> Work to be completed: Every record must be transcribed in its entirety, apart from the images, which are to be omitted.

Stored dataset items:
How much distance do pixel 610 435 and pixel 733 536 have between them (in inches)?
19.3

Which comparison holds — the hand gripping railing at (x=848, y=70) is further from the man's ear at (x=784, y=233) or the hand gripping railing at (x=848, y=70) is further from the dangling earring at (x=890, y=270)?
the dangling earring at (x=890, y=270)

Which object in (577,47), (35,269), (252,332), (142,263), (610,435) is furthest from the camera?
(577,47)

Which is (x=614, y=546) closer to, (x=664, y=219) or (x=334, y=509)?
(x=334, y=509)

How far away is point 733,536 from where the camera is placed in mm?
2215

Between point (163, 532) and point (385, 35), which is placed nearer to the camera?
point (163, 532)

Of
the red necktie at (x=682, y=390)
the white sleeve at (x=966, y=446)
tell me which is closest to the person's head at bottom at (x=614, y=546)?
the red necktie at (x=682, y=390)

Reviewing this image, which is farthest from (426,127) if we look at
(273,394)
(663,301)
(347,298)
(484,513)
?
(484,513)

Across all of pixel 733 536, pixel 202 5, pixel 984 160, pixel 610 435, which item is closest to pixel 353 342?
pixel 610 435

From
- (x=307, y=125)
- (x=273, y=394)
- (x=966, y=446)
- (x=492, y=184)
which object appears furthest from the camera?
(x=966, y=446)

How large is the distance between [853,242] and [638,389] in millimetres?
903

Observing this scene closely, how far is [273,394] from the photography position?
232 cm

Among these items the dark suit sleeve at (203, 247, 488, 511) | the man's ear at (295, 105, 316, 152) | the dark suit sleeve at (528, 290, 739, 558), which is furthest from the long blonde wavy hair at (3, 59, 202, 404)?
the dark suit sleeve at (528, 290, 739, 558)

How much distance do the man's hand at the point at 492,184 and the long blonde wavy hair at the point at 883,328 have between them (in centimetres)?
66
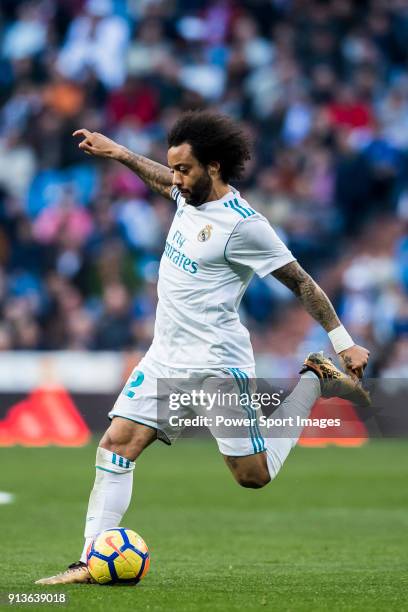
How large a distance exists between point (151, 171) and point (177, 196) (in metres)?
0.36

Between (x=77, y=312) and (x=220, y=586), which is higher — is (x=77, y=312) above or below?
above

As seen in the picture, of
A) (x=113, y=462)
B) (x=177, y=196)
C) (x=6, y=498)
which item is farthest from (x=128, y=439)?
(x=6, y=498)

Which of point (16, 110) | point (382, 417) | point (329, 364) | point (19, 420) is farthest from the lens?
point (16, 110)

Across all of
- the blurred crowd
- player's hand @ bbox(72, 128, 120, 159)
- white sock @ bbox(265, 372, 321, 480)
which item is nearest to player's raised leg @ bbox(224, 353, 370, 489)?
white sock @ bbox(265, 372, 321, 480)

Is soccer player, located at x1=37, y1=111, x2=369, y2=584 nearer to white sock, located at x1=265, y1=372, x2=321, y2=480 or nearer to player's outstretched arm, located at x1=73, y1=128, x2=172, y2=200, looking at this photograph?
white sock, located at x1=265, y1=372, x2=321, y2=480

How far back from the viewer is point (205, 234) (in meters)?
7.02

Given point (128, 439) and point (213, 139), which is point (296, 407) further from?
point (213, 139)

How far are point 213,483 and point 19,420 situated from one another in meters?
4.58

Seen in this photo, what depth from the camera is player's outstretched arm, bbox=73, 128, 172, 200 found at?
306 inches

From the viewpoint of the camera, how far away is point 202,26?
20750mm

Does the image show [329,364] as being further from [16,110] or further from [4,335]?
[16,110]

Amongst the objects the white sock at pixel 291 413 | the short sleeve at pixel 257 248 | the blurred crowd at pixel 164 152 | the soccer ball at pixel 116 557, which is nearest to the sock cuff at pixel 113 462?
the soccer ball at pixel 116 557

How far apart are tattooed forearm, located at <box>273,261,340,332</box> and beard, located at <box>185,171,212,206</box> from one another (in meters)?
0.56

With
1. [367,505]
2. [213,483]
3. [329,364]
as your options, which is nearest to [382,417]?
[367,505]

> Exercise solution:
How much distance do pixel 610 435 and pixel 733 536 have between them (in inches)?
19.3

Which comparison holds — the hand gripping railing at (x=848, y=70) is further from the man's ear at (x=784, y=233) or the hand gripping railing at (x=848, y=70) is further from the dangling earring at (x=890, y=270)?
the dangling earring at (x=890, y=270)

Which object in (577,47), (35,269), (252,332), (142,263), (610,435) is furthest from the camera?
(577,47)

Which is (x=614, y=546) closer to, (x=664, y=219) or (x=334, y=509)?
(x=334, y=509)

How far away is point 733,536 from where the camera is placed in mm?
2215

Between point (163, 532) and point (385, 35), which is placed nearer to the camera?
point (163, 532)

Of
the red necktie at (x=682, y=390)
the white sleeve at (x=966, y=446)
tell me which is closest to the person's head at bottom at (x=614, y=546)?
the red necktie at (x=682, y=390)

Reviewing this image, which is farthest from (426,127) if we look at
(273,394)
(663,301)
(347,298)
(484,513)
?
(484,513)

Across all of pixel 733 536, pixel 202 5, pixel 984 160, pixel 610 435, which item is closest to pixel 353 342?
pixel 610 435

From
- (x=307, y=125)
- (x=273, y=394)
- (x=966, y=446)
- (x=492, y=184)
which object appears furthest from the camera?
(x=966, y=446)

How large is the distance between [853,242] and [638,389] in millimetres?
903

Observing this scene closely, how far is [273,394] from the photography position?
232 cm

Among these items the dark suit sleeve at (203, 247, 488, 511) | the man's ear at (295, 105, 316, 152) | the dark suit sleeve at (528, 290, 739, 558), which is furthest from the long blonde wavy hair at (3, 59, 202, 404)?
the dark suit sleeve at (528, 290, 739, 558)

How much distance do the man's hand at the point at 492,184 and the long blonde wavy hair at the point at 883,328 have between them (in centimetres)?
66
How large a distance exists between point (151, 171) and point (177, 196) (in metres)?
0.36

Between (x=77, y=312) and (x=220, y=586), which is higher — is (x=77, y=312) above or below?
above

As seen in the picture, of
A) (x=113, y=462)
B) (x=177, y=196)
C) (x=6, y=498)
which item is farthest from (x=128, y=439)?
(x=6, y=498)

Which of point (16, 110) | point (382, 417) | point (329, 364) | point (19, 420) is farthest from the lens?
point (16, 110)

Across all of
- the blurred crowd
- player's hand @ bbox(72, 128, 120, 159)
- white sock @ bbox(265, 372, 321, 480)
which item is nearest to player's raised leg @ bbox(224, 353, 370, 489)?
white sock @ bbox(265, 372, 321, 480)

Is soccer player, located at x1=37, y1=111, x2=369, y2=584 nearer to white sock, located at x1=265, y1=372, x2=321, y2=480 or nearer to player's outstretched arm, located at x1=73, y1=128, x2=172, y2=200, looking at this photograph?
white sock, located at x1=265, y1=372, x2=321, y2=480

How far back from the viewer is point (205, 234) (in meters)?
7.02

Given point (128, 439) and point (213, 139), which is point (296, 407) further from?
point (213, 139)

How far are point 213,483 and point 19,420 situated from one another in meters?
4.58

Seen in this photo, what depth from the camera is player's outstretched arm, bbox=73, 128, 172, 200 found at?
306 inches

From the viewpoint of the camera, how far away is point 202,26?
20750mm

Does the image show [329,364] as being further from [16,110] or further from [4,335]?
[16,110]

Amongst the objects the white sock at pixel 291 413 | the short sleeve at pixel 257 248 | the blurred crowd at pixel 164 152 | the soccer ball at pixel 116 557, which is nearest to the sock cuff at pixel 113 462?
the soccer ball at pixel 116 557

How far apart are tattooed forearm, located at <box>273,261,340,332</box> and beard, located at <box>185,171,212,206</box> from one another (in meters)?
0.56

With
1. [367,505]
2. [213,483]
3. [329,364]
as your options, which is nearest to [382,417]?
[367,505]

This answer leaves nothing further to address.